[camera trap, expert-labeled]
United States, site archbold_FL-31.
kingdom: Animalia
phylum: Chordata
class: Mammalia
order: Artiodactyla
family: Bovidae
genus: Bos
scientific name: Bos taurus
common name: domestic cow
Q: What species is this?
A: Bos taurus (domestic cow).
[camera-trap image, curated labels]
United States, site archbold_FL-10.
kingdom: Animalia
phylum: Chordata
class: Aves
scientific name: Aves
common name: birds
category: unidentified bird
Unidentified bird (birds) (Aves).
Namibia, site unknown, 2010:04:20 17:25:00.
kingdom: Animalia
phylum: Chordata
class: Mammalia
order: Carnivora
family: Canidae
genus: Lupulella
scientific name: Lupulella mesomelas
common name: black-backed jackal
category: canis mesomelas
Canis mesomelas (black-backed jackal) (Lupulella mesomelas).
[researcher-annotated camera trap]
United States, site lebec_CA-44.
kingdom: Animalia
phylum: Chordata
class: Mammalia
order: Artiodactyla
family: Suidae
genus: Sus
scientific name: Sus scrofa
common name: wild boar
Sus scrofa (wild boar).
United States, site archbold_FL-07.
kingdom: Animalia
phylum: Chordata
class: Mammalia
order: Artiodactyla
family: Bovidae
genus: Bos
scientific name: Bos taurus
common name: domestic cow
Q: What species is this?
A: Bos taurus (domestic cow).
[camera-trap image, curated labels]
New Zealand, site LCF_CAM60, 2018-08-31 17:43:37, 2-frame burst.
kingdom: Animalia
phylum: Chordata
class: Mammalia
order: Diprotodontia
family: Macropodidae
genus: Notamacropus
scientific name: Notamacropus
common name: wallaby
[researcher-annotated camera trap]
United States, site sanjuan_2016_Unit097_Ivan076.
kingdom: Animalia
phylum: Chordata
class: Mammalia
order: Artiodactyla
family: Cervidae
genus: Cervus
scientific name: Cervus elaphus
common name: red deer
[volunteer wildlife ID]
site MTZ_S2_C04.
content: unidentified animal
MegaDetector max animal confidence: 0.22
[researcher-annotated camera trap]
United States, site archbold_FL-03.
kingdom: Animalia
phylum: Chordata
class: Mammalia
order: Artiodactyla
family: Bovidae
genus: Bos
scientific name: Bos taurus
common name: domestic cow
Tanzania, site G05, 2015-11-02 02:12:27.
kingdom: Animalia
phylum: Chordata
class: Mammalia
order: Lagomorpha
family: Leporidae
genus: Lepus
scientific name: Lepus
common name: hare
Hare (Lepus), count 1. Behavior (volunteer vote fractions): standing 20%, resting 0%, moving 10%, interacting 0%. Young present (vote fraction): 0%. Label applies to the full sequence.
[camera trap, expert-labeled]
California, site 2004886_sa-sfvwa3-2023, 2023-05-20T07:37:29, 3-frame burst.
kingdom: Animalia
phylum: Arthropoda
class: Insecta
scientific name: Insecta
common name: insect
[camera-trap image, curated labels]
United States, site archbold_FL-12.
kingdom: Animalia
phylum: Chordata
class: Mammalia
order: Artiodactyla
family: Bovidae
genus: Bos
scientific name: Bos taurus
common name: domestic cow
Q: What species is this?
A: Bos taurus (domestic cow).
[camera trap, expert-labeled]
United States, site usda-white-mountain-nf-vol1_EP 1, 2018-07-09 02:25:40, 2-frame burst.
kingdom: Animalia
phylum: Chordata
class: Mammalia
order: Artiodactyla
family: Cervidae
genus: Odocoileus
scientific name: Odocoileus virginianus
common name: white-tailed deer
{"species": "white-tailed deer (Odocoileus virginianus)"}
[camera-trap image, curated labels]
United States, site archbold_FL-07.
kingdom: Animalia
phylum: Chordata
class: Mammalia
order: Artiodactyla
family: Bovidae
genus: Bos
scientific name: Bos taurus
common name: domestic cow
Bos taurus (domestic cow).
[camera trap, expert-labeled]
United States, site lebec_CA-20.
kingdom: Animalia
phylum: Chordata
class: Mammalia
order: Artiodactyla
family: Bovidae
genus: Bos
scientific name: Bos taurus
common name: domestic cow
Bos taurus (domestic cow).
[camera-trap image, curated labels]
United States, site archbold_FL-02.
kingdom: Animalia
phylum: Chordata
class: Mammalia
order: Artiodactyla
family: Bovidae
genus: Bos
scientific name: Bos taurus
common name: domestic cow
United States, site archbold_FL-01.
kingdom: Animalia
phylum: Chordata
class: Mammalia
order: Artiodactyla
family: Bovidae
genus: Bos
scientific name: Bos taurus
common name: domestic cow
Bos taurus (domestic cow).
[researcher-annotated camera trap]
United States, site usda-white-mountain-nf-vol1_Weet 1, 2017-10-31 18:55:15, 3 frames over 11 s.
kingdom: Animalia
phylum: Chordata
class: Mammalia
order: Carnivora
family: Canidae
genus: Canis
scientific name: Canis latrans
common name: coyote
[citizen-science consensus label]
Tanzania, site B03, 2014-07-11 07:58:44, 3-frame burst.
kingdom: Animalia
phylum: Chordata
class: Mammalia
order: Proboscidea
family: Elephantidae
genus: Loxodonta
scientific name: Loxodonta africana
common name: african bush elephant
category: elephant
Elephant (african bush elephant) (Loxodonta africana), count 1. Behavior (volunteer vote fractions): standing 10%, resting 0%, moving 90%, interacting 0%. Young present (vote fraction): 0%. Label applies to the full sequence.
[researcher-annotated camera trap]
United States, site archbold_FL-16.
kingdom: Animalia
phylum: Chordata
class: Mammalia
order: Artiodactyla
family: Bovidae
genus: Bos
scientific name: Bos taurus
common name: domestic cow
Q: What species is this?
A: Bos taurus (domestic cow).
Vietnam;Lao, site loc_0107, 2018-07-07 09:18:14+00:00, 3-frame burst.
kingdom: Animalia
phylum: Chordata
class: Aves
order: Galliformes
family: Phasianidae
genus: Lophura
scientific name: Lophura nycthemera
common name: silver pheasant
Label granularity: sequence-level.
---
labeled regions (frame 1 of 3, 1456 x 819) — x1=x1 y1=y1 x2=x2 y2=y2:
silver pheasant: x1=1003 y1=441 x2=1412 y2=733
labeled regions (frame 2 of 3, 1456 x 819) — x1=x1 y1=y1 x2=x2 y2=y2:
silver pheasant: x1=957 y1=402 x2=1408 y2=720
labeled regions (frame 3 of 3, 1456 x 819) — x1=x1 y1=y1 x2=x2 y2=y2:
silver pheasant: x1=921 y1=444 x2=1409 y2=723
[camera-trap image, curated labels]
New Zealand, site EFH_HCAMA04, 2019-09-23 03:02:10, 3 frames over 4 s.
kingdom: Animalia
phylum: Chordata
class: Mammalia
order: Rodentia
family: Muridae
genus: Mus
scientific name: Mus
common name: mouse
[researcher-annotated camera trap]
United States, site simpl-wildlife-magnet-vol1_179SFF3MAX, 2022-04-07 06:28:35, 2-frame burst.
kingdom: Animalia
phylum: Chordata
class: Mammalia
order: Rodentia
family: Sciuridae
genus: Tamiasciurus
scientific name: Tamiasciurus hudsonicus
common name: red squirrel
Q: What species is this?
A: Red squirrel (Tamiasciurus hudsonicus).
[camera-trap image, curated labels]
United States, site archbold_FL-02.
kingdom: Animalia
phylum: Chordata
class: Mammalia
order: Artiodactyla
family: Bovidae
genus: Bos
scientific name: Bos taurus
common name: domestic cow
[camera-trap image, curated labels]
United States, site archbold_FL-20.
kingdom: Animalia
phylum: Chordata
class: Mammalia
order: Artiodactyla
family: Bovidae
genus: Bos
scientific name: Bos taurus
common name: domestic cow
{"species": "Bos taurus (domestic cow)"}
⁂
**Your instructions:**
The data above must be returned in full, exactly as written.

**Reply:**
[camera trap, expert-labeled]
United States, site archbold_FL-31.
kingdom: Animalia
phylum: Chordata
class: Mammalia
order: Artiodactyla
family: Bovidae
genus: Bos
scientific name: Bos taurus
common name: domestic cow
Q: What species is this?
A: Bos taurus (domestic cow).
[camera-trap image, curated labels]
United States, site archbold_FL-10.
kingdom: Animalia
phylum: Chordata
class: Aves
scientific name: Aves
common name: birds
category: unidentified bird
Unidentified bird (birds) (Aves).
Namibia, site unknown, 2010:04:20 17:25:00.
kingdom: Animalia
phylum: Chordata
class: Mammalia
order: Carnivora
family: Canidae
genus: Lupulella
scientific name: Lupulella mesomelas
common name: black-backed jackal
category: canis mesomelas
Canis mesomelas (black-backed jackal) (Lupulella mesomelas).
[researcher-annotated camera trap]
United States, site lebec_CA-44.
kingdom: Animalia
phylum: Chordata
class: Mammalia
order: Artiodactyla
family: Suidae
genus: Sus
scientific name: Sus scrofa
common name: wild boar
Sus scrofa (wild boar).
United States, site archbold_FL-07.
kingdom: Animalia
phylum: Chordata
class: Mammalia
order: Artiodactyla
family: Bovidae
genus: Bos
scientific name: Bos taurus
common name: domestic cow
Q: What species is this?
A: Bos taurus (domestic cow).
[camera-trap image, curated labels]
New Zealand, site LCF_CAM60, 2018-08-31 17:43:37, 2-frame burst.
kingdom: Animalia
phylum: Chordata
class: Mammalia
order: Diprotodontia
family: Macropodidae
genus: Notamacropus
scientific name: Notamacropus
common name: wallaby
[researcher-annotated camera trap]
United States, site sanjuan_2016_Unit097_Ivan076.
kingdom: Animalia
phylum: Chordata
class: Mammalia
order: Artiodactyla
family: Cervidae
genus: Cervus
scientific name: Cervus elaphus
common name: red deer
[volunteer wildlife ID]
site MTZ_S2_C04.
content: unidentified animal
MegaDetector max animal confidence: 0.22
[researcher-annotated camera trap]
United States, site archbold_FL-03.
kingdom: Animalia
phylum: Chordata
class: Mammalia
order: Artiodactyla
family: Bovidae
genus: Bos
scientific name: Bos taurus
common name: domestic cow
Tanzania, site G05, 2015-11-02 02:12:27.
kingdom: Animalia
phylum: Chordata
class: Mammalia
order: Lagomorpha
family: Leporidae
genus: Lepus
scientific name: Lepus
common name: hare
Hare (Lepus), count 1. Behavior (volunteer vote fractions): standing 20%, resting 0%, moving 10%, interacting 0%. Young present (vote fraction): 0%. Label applies to the full sequence.
[camera trap, expert-labeled]
California, site 2004886_sa-sfvwa3-2023, 2023-05-20T07:37:29, 3-frame burst.
kingdom: Animalia
phylum: Arthropoda
class: Insecta
scientific name: Insecta
common name: insect
[camera-trap image, curated labels]
United States, site archbold_FL-12.
kingdom: Animalia
phylum: Chordata
class: Mammalia
order: Artiodactyla
family: Bovidae
genus: Bos
scientific name: Bos taurus
common name: domestic cow
Q: What species is this?
A: Bos taurus (domestic cow).
[camera trap, expert-labeled]
United States, site usda-white-mountain-nf-vol1_EP 1, 2018-07-09 02:25:40, 2-frame burst.
kingdom: Animalia
phylum: Chordata
class: Mammalia
order: Artiodactyla
family: Cervidae
genus: Odocoileus
scientific name: Odocoileus virginianus
common name: white-tailed deer
{"species": "white-tailed deer (Odocoileus virginianus)"}
[camera-trap image, curated labels]
United States, site archbold_FL-07.
kingdom: Animalia
phylum: Chordata
class: Mammalia
order: Artiodactyla
family: Bovidae
genus: Bos
scientific name: Bos taurus
common name: domestic cow
Bos taurus (domestic cow).
[camera trap, expert-labeled]
United States, site lebec_CA-20.
kingdom: Animalia
phylum: Chordata
class: Mammalia
order: Artiodactyla
family: Bovidae
genus: Bos
scientific name: Bos taurus
common name: domestic cow
Bos taurus (domestic cow).
[camera-trap image, curated labels]
United States, site archbold_FL-02.
kingdom: Animalia
phylum: Chordata
class: Mammalia
order: Artiodactyla
family: Bovidae
genus: Bos
scientific name: Bos taurus
common name: domestic cow
United States, site archbold_FL-01.
kingdom: Animalia
phylum: Chordata
class: Mammalia
order: Artiodactyla
family: Bovidae
genus: Bos
scientific name: Bos taurus
common name: domestic cow
Bos taurus (domestic cow).
[researcher-annotated camera trap]
United States, site usda-white-mountain-nf-vol1_Weet 1, 2017-10-31 18:55:15, 3 frames over 11 s.
kingdom: Animalia
phylum: Chordata
class: Mammalia
order: Carnivora
family: Canidae
genus: Canis
scientific name: Canis latrans
common name: coyote
[citizen-science consensus label]
Tanzania, site B03, 2014-07-11 07:58:44, 3-frame burst.
kingdom: Animalia
phylum: Chordata
class: Mammalia
order: Proboscidea
family: Elephantidae
genus: Loxodonta
scientific name: Loxodonta africana
common name: african bush elephant
category: elephant
Elephant (african bush elephant) (Loxodonta africana), count 1. Behavior (volunteer vote fractions): standing 10%, resting 0%, moving 90%, interacting 0%. Young present (vote fraction): 0%. Label applies to the full sequence.
[researcher-annotated camera trap]
United States, site archbold_FL-16.
kingdom: Animalia
phylum: Chordata
class: Mammalia
order: Artiodactyla
family: Bovidae
genus: Bos
scientific name: Bos taurus
common name: domestic cow
Q: What species is this?
A: Bos taurus (domestic cow).
Vietnam;Lao, site loc_0107, 2018-07-07 09:18:14+00:00, 3-frame burst.
kingdom: Animalia
phylum: Chordata
class: Aves
order: Galliformes
family: Phasianidae
genus: Lophura
scientific name: Lophura nycthemera
common name: silver pheasant
Label granularity: sequence-level.
---
labeled regions (frame 1 of 3, 1456 x 819) — x1=x1 y1=y1 x2=x2 y2=y2:
silver pheasant: x1=1003 y1=441 x2=1412 y2=733
labeled regions (frame 2 of 3, 1456 x 819) — x1=x1 y1=y1 x2=x2 y2=y2:
silver pheasant: x1=957 y1=402 x2=1408 y2=720
labeled regions (frame 3 of 3, 1456 x 819) — x1=x1 y1=y1 x2=x2 y2=y2:
silver pheasant: x1=921 y1=444 x2=1409 y2=723
[camera-trap image, curated labels]
New Zealand, site EFH_HCAMA04, 2019-09-23 03:02:10, 3 frames over 4 s.
kingdom: Animalia
phylum: Chordata
class: Mammalia
order: Rodentia
family: Muridae
genus: Mus
scientific name: Mus
common name: mouse
[researcher-annotated camera trap]
United States, site simpl-wildlife-magnet-vol1_179SFF3MAX, 2022-04-07 06:28:35, 2-frame burst.
kingdom: Animalia
phylum: Chordata
class: Mammalia
order: Rodentia
family: Sciuridae
genus: Tamiasciurus
scientific name: Tamiasciurus hudsonicus
common name: red squirrel
Q: What species is this?
A: Red squirrel (Tamiasciurus hudsonicus).
[camera-trap image, curated labels]
United States, site archbold_FL-02.
kingdom: Animalia
phylum: Chordata
class: Mammalia
order: Artiodactyla
family: Bovidae
genus: Bos
scientific name: Bos taurus
common name: domestic cow
[camera-trap image, curated labels]
United States, site archbold_FL-20.
kingdom: Animalia
phylum: Chordata
class: Mammalia
order: Artiodactyla
family: Bovidae
genus: Bos
scientific name: Bos taurus
common name: domestic cow
{"species": "Bos taurus (domestic cow)"}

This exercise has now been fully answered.